◆ EXERCISE:
Recast the records below as a JSON list of strings, one string for each line, with blank lines left out. Leave the pictures out of your answer.

◆ EXTRACTED ENTRIES:
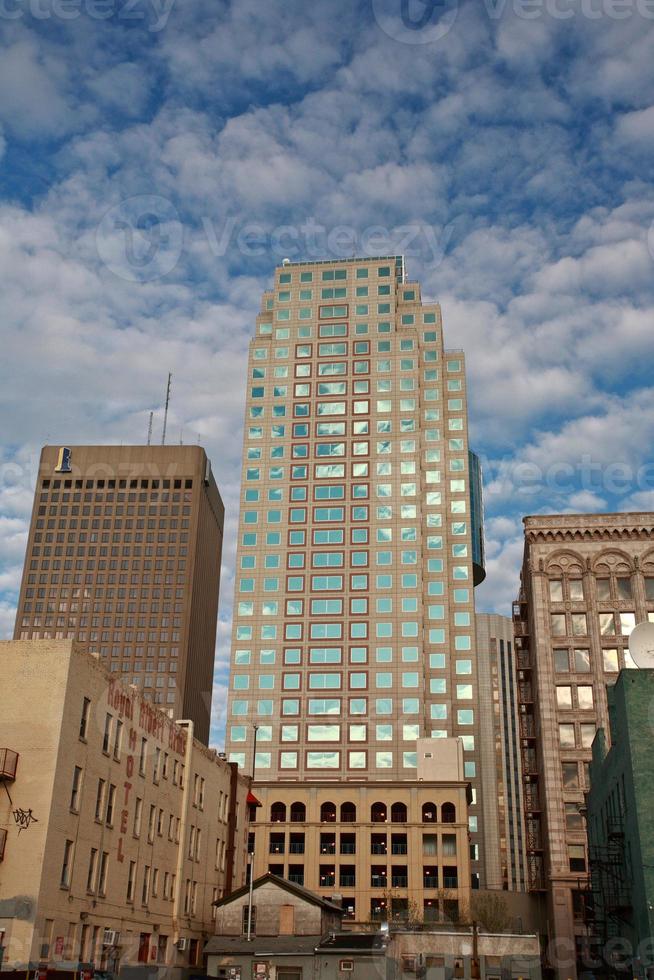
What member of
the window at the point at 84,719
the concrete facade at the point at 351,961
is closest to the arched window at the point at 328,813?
→ the concrete facade at the point at 351,961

◆ RESPONSE:
[
  "What member of",
  "the window at the point at 84,719",
  "the concrete facade at the point at 351,961",
  "is closest to the arched window at the point at 328,813?",
  "→ the concrete facade at the point at 351,961"
]